Fetal Alcohol Spectrum Disorders

Investigator
  • Philip A. May (UNM Emeritus Professor; now at UNC Chapel Hill)
  • Wendy Kalberg

    Fetal Alcohol Spectrum Disorders (FASDs) result from prenatal alcohol exposure to the developing fetus. When a pregnant woman drinks during pregnancy, the alcohol she consumes acts as a teratogen on the developing fetus and the child can be born with physical differences such as a small head, growth retardation, and minor differences of the face. More importantly, though, prenatal alcohol exposure can lead to brain damage to the unborn child resulting in lifelong cognitive and behavioral impairments.

    The CASAA FASD team has led research in collaboration with teams at the University of Stellenbosch and the Cape Town in the Western Cape Region of South Africa, the University of Rome (La Sapienza), The University of North Carolina at Chapel Hill and at Greensboro, Sanford Health and the University of South Dakota School of Medicine in South Dakota, Stanford University, the State University of New York at Buffalo, the University of Mississippi, and the University of Washington. Through community-based research, these teams have been able to: better define, operationalize, and implement the Institute of Medicine (IOM) criteria for the four diagnostic categories within FASD, explore the developmental and behavioral effects of prenatal alcohol on the child, and further the understanding of the maternal physical and social risk factors associated with FASD.

    The current FASD work at CASAA focuses on school-based screenings for FASD in collaboration with the National Institute on Alcohol Abuse and Alcoholism (NIAAA), the University of California at San Diego, UNM, and UNC Chapel Hill and Greensboro. The overall goal of this collaborative initiative is to determine a reliable prevalence figure for FASD and the specific characteristics of children with a specific diagnosis within the continuum of FASD in the general United States population.

    Work in South Africa commenced in 1997 and is ongoing today. The South African work has resulted in extensive documentation of the highest rates of FASD in the world, and has provided some of the most definitive description and analysis of the characteristics of children with an FASD, cognitive and behavioral characteristics of the children, and many factors of maternal risk for FASD. A system of comprehensive Institute of Medicine (IOM)-based FAS prevention has been implemented in the Western Cape Province of South Africa to measure effectiveness over an extended period through: (a) changes in age-specific FAS prevalence rates, (b) a formative evaluation of specific prevention components, and specific secondary (proxy) measures; (c) changes in adult drinking and associated risk factors in the target communities over time; and (d) assessment of the overall effect of comprehensive FAS prevention across sites.

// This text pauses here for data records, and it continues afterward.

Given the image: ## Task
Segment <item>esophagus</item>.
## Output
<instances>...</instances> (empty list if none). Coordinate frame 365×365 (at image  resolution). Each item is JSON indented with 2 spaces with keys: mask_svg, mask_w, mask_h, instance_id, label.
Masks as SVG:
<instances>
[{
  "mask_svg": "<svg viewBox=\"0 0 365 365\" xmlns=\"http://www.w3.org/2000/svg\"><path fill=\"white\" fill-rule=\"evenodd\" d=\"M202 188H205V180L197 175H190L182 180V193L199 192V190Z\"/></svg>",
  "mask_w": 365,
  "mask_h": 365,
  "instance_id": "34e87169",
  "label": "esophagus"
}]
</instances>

Research also is focused on further delineating and defining maternal risk factors for FAS, and advancing the diagnostic rigor of FASD. The preventive interventions, implemented by local staff from the target community, use knowledge of research-defined maternal risk behaviors to guide case management strategies to change unhealthy practices of high risk individuals; brief interventions using the principles of community reinforcement approach (CRA) and motivational enhancement therapy (MET); and birth control and individual skill building. In selected and universal prevention, routine screening for alcohol abuse, targeted messages to specific aggregates, policy advocacy, and community motivation are used. Results are applicable to national and international communities.

    Ongoing and proposed work in South Africa focuses on: (a) early diagnosis of affected children and following infants from the newborn period to 7 years of age; (b) nutritional and behavioral interventions with affected children, (c) a comparative study of results from alcohol biomarker (EtG and FAEE) tests and self-reported alcohol use in the prenatal period, and (d) detailed case control study of maternal nutrition in the prenatal period.